Radwan pracował m.in. w PKP Przewozy Regionalne w czasie, gdy spółka należała jeszcze do Grupy PKP, a nie - jak obecnie - do samorządów. Był dyrektorem projektu, dyrektorem biura kontroli terenowej oraz dyrektorem pionu pracowniczego. Piastował też funkcję członka zarządu - dyrektora ds. pracowniczych. Ma wyższe wykształcenie - ukończył nauki polityczne na Uniwersytecie Warszawskim i podyplomowe studia menadżerskie w Wyższej Szkole Przedsiębiorczości i Zarządzania im. Leona Koźmińskiego.

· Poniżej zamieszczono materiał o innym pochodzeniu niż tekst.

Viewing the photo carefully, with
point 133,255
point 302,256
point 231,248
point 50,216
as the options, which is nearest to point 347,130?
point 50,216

Analityk rynku transportowego i dyrektor w Zespole Doradców Gospodarczych TOR Adrian Furgalski powiedział w poniedziałek PAP, że nowemu prezesowi należy dać trochę czasu, by przedstawił swoje pomysły na kierowanie Kolejami Mazowieckimi. "Nie ma on doświadczenia w kierowaniu spółką kolejową, ale poprzedni prezes też go nie miał. To jeszcze nie musi o niczym świadczyć" - powiedział.

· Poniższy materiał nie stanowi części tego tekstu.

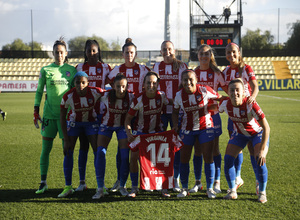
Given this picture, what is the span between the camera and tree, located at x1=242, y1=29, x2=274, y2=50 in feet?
178

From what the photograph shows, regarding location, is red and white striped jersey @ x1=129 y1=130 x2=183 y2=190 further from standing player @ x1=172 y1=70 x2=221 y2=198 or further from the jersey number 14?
standing player @ x1=172 y1=70 x2=221 y2=198

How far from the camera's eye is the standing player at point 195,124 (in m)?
4.46

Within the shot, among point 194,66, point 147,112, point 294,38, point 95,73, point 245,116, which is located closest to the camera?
point 245,116

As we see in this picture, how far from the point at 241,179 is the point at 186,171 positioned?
3.03 ft

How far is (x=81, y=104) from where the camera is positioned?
4.59m

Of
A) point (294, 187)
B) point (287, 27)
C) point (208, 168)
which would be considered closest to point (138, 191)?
point (208, 168)

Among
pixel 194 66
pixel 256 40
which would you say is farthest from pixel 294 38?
pixel 194 66

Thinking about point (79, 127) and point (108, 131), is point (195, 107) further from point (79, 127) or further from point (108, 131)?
point (79, 127)

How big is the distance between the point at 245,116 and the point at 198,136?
2.14ft

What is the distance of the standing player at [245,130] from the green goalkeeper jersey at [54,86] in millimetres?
2151

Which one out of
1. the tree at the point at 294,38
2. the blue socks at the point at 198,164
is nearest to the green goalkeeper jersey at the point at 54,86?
the blue socks at the point at 198,164

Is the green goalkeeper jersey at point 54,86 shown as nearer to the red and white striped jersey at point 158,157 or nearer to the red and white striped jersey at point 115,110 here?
the red and white striped jersey at point 115,110

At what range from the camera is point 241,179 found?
4.94 metres

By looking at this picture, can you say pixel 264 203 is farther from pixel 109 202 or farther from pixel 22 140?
pixel 22 140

"Przed nowym prezesem będzie stało trudne zadanie - prawdopodobnie po raz pierwszy w swojej historii Koleje Mazowieckie będą musiały przygotować plan oszczędnościowy. Do tej pory spółka miała cieplarniane warunki: bogatego właściciela, który nie żałował pieniędzy, coraz więcej połączeń, nowy tabor. Teraz koszty działalności rosną, a dotacja na ich pokrycie jest taka sama jak w ubiegłych latach" - dodał Furgalski.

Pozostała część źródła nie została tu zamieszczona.